16 January 2013 nonfiction "Love 2"
I know exactly what love feels like.
Love, that coveted emotion that smiles with its
victims.
Love, for me, took shape in my sophomore year,
with a beautiful boy who shall remain nameless and indescribable, for the sake
of relatability.
When I was a sophomore in high school, I fell
in love for the first time, with something unattainable. It began as something
as natural as a crush, and developed into something much more.
I never really realized I loved him, not until
much much later, when I had almost forgotten the entire affair.
Love is a beautiful thing, it is proven, yet
this love story has an unfortunate ending, as most do.
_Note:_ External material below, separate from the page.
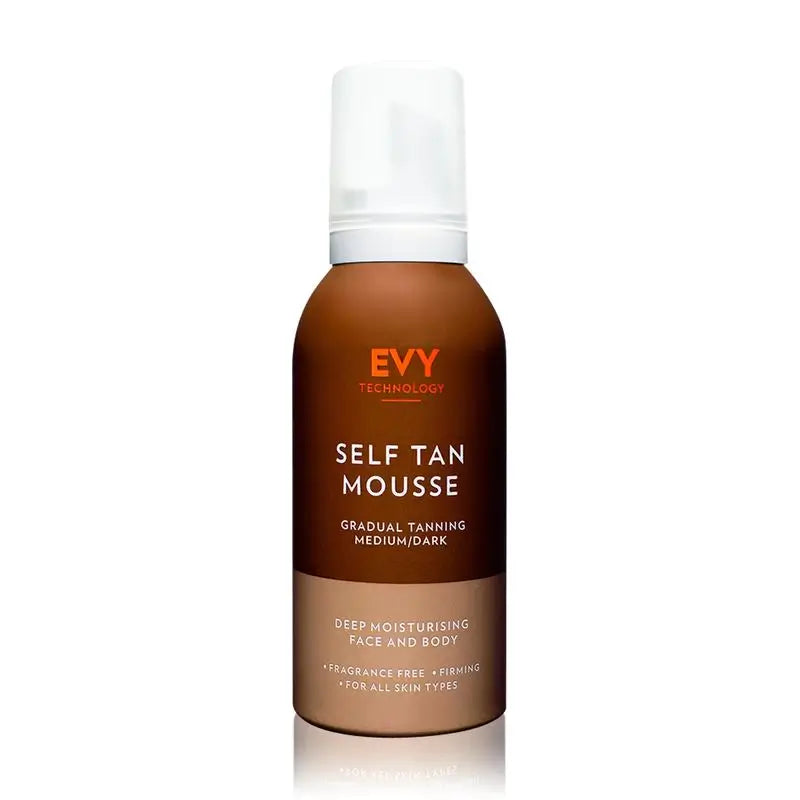 Evy Selbstbräuner Mousse Mittel / Dunkel 150Ml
I remember the way it used to make me feel when
he walked into the room. Invincible. Nothing could touch me. No, as long as he
was there, I would be all right. Smiling at me with his beautiful teeth, I
remembered in each minute of being with him why I was where I was, why I had
spent my time away from my room.
God, I was breathless when I was with him. I
tried with every inch of my being to get him to smile when I spoke, to laugh
along with me, alone with me.
Each thing we had in common, and, unfortunately
enough, there were plenty, was like a brilliant ray of sunshine, it shined
golden and beautiful, so wonderful that I did not once notice how much it hurt
to be blinded.
It felt wonderful to love him; it was an
intoxicating thing to indulge in. I would smile and follow him anywhere in the
world. I was the happiest girl ever created if I got to spend two minutes alone
with him. That’s all it took.
And yet, loving him was the most painful thing
I’ve ever experienced. Each second I indulged in my love for him, I fed the
monster that love supported: hope. It was so overwhelmingly easy, to close my
eyes and imagine.
Lying in the grass next to him, our hands
barely touching, but his presence being enough for me. We would count the
twinkling stars until they fell asleep alongside us. We would learn to love
under the scratchy moonlight.
Each time I hoped, I cried for the sake of my
heart as it took flight with my imagination. The abyss between the two of us,
him and I, would never be crossable, but a single blink in my direction
convinced me otherwise.
It was difficult to accept, but in the back of
my mind I understood that he did not love me as I loved him, and that he never
would.
And yet the stupid parts of me hoped. Each
night that I cried myself to sleep, I remembered something and convinced myself
that it was not over, it would never be.